This is the repository for our paper Multi-Scale Adaptive Neighborhood Awareness Transformer For Graph Fraud Detection. In this work, we propose Multi-scale Neighborhood Awareness Transformer (MANDATE), which alleviates the inherent inductive bias of GNNs and solves the problem of different homophily distribution in GFD tasks. Specifically, we design a multi-scale positional encoding strategy to encode the positional information of various distances from the central node. By incorporating it with the self-attention mechanism, the global modeling ability can be enhanced significantly. Meanwhile, we design different embedding strategies for homophilic and heterophilic connections. This mitigates the homophily distribution differences between benign and fraudulent nodes. Moreover, an embedding fusion strategy is designed for multi-relation graphs, which alleviates the distribution bias caused by different relationships.
The overall architecture of MANDATE is shown above. For simplicity, we set the number of relationships to 2 as an example.
First, you need to download the dataset and put them under the dataset folder. We provide one example to illustrate the usage of the code. All training configuration parameters are provided in the yaml file in the config folder. For instance, we run MANDATE on YelpChi dataset (parameters can be modified in yaml file).

__Record excerpts__:
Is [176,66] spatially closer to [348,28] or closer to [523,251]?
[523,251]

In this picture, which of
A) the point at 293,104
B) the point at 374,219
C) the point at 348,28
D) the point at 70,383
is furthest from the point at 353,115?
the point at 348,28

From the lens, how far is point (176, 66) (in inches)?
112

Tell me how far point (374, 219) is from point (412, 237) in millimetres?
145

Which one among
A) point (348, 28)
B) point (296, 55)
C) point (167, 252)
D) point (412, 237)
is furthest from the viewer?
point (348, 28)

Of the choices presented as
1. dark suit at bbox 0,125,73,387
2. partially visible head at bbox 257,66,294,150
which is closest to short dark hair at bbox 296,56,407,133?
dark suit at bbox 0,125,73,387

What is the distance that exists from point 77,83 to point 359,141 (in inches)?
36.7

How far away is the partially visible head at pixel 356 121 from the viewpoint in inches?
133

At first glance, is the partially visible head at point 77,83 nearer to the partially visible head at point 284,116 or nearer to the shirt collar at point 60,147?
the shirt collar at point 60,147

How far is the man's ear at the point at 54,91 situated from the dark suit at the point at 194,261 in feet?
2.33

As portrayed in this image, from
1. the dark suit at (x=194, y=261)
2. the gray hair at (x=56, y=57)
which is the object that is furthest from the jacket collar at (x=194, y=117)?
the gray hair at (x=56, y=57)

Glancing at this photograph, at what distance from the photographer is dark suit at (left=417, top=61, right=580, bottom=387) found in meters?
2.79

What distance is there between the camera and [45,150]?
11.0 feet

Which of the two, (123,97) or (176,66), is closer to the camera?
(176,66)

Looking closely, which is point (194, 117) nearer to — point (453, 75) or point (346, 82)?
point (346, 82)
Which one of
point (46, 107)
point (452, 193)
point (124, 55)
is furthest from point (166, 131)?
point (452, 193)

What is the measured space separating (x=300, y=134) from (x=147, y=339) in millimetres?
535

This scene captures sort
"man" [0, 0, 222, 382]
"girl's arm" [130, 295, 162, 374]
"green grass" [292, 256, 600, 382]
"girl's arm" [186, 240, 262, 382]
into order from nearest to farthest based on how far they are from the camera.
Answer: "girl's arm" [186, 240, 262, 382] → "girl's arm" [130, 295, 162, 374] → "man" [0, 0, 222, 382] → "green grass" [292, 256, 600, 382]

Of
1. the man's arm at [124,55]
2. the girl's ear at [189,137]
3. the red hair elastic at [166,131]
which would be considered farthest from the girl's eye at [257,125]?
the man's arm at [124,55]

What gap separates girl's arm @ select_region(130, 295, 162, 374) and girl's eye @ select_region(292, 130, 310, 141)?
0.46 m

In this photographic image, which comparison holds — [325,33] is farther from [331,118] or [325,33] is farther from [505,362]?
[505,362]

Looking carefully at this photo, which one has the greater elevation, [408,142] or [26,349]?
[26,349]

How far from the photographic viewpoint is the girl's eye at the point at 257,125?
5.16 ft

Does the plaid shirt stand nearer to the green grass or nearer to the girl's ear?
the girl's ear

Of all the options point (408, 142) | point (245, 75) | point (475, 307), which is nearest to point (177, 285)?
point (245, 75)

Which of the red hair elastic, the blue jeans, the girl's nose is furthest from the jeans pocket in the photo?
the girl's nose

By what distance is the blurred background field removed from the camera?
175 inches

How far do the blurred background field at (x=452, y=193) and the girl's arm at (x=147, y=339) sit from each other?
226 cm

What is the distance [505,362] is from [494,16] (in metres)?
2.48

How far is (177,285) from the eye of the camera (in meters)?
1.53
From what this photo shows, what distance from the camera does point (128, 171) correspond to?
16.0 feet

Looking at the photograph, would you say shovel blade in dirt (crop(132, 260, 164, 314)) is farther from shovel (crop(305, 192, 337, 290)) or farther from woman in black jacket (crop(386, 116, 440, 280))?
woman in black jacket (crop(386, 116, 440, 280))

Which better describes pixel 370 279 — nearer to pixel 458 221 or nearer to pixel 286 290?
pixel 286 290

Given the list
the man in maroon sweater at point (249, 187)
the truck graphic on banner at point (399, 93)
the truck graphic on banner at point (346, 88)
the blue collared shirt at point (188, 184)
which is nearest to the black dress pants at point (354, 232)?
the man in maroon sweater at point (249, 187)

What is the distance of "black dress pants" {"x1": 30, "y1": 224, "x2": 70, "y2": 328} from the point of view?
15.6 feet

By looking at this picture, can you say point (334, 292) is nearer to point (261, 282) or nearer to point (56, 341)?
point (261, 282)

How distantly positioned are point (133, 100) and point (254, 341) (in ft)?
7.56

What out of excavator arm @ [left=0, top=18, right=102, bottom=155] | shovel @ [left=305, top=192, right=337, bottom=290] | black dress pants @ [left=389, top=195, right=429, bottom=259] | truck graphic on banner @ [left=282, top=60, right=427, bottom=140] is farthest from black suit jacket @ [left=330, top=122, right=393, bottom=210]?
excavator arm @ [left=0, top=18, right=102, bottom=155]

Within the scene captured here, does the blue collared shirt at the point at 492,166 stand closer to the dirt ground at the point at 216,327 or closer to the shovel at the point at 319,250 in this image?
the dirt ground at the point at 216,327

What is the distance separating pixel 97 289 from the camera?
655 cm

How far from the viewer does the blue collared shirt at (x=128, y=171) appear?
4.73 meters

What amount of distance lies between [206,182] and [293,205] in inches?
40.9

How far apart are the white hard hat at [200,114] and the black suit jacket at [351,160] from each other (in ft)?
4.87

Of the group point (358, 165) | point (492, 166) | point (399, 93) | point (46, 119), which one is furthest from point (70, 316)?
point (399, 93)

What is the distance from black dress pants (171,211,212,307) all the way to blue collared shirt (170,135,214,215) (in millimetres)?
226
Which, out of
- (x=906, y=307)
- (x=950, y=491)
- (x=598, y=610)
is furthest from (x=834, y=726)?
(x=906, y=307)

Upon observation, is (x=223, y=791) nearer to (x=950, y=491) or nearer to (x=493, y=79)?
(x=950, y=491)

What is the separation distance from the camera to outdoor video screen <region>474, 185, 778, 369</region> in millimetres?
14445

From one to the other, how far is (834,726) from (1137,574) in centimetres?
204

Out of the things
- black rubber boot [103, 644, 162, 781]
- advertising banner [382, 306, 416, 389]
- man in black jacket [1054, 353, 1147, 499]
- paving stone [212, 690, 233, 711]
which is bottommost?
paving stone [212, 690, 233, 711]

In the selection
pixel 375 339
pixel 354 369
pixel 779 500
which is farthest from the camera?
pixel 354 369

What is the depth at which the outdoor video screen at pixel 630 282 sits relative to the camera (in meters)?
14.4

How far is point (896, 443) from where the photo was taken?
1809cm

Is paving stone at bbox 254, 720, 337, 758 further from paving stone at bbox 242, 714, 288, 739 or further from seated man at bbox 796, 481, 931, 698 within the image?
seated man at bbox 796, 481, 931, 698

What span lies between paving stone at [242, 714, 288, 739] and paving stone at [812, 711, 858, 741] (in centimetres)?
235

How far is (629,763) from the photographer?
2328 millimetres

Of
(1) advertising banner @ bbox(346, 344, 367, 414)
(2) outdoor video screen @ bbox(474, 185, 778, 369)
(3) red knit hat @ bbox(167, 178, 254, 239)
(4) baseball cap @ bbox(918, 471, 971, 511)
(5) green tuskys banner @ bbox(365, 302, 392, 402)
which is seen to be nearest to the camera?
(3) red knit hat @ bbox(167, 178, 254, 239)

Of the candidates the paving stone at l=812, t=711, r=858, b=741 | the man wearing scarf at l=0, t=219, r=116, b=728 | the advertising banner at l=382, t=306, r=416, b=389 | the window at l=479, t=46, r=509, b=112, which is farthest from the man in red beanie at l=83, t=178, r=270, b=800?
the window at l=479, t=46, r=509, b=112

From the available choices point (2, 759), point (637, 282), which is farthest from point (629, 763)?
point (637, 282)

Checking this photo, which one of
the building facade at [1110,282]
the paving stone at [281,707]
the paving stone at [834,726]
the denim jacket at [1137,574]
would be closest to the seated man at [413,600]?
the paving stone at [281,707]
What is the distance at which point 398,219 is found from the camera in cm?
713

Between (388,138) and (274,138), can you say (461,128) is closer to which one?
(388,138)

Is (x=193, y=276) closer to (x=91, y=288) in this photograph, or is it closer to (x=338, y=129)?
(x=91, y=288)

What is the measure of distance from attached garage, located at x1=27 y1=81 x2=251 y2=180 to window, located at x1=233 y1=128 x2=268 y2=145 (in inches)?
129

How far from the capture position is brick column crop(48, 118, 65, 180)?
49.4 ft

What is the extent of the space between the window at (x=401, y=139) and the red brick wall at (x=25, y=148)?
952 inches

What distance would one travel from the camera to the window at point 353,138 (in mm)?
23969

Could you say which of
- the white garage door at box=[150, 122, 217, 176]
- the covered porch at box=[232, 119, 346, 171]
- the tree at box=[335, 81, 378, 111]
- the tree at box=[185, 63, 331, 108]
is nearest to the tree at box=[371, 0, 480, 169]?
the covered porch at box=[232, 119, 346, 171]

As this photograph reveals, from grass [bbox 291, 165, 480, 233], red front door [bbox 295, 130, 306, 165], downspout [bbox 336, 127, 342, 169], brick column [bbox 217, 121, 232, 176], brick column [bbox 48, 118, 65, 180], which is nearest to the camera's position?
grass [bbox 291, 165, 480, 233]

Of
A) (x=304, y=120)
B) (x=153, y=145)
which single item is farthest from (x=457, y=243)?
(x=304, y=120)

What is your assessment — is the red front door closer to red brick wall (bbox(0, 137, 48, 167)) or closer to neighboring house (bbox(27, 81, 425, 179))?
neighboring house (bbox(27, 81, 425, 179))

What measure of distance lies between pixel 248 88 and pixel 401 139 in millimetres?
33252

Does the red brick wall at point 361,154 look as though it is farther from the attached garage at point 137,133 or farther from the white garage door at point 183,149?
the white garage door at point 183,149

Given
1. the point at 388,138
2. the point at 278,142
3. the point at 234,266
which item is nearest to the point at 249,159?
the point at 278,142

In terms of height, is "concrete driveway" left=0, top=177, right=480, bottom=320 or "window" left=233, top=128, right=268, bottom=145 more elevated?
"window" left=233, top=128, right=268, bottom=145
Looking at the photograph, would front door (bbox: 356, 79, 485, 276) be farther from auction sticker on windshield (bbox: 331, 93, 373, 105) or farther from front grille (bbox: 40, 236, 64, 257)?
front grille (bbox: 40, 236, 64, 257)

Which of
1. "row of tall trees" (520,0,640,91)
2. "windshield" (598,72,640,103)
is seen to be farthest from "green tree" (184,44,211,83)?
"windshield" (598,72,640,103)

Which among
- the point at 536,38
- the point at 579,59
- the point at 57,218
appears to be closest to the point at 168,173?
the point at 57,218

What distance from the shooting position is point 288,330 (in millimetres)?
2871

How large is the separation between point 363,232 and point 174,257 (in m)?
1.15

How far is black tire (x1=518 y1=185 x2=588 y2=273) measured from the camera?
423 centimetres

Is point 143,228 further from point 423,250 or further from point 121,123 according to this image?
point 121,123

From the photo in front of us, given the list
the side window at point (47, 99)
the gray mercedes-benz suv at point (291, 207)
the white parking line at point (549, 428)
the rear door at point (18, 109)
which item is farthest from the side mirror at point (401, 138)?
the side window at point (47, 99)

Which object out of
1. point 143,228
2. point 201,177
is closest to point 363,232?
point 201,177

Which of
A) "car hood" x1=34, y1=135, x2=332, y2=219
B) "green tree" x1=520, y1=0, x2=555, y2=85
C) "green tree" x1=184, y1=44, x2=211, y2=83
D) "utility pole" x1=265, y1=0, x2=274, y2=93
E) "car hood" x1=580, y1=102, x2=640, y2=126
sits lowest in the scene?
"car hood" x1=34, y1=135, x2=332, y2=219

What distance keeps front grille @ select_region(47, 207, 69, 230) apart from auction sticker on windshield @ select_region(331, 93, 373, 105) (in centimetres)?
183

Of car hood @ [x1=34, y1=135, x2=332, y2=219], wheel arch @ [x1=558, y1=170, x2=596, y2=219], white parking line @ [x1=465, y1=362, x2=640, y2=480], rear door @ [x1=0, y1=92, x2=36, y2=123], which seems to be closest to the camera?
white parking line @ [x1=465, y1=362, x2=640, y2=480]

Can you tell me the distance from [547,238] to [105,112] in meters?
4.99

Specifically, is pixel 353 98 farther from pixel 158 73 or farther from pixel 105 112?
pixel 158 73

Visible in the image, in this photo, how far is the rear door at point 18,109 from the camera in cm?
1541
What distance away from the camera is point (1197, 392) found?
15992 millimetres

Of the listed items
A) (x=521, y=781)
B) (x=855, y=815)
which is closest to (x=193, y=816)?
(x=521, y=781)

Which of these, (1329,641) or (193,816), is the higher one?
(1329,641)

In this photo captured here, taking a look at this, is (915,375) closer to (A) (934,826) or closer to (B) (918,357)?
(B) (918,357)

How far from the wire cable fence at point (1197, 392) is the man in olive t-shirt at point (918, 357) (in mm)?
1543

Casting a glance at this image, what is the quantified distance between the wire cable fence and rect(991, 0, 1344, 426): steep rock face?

__Short task 1__: According to the MANDATE README, where are the training configuration parameters provided?
__Short task 2__: Carry on the MANDATE README from its final sentence.
The rows have no role in this.

__Reply 1__: They are in the yaml file in the config folder.

__Reply 2__:
python train.py --dataset YelpChi
We use YelpChi as an example to provide a description of the configuration parameters. Other parameters do not need to be modified and are used only to retain records.
model:
mlp_hz: 100 # hidden size for position encoding mlp
attention_hz: 128 # hidden size for attention
khop: 3 # position encoding range
mlp_dp: 0.5 # dropout for position encoding mlp
cls_dp: 0.4 # dropout for classifier
lambd: 0.03 # lambd for orth loss
data:
views: 4 # the number of relations
dataset: "YelpChi" # dataset name
training:
epochs: 2000
learning_rate: 0.001
weight_decay: 0.003
use_lap_eig_loss: True
labeled_rate: 0.2
mode: "supervised"
...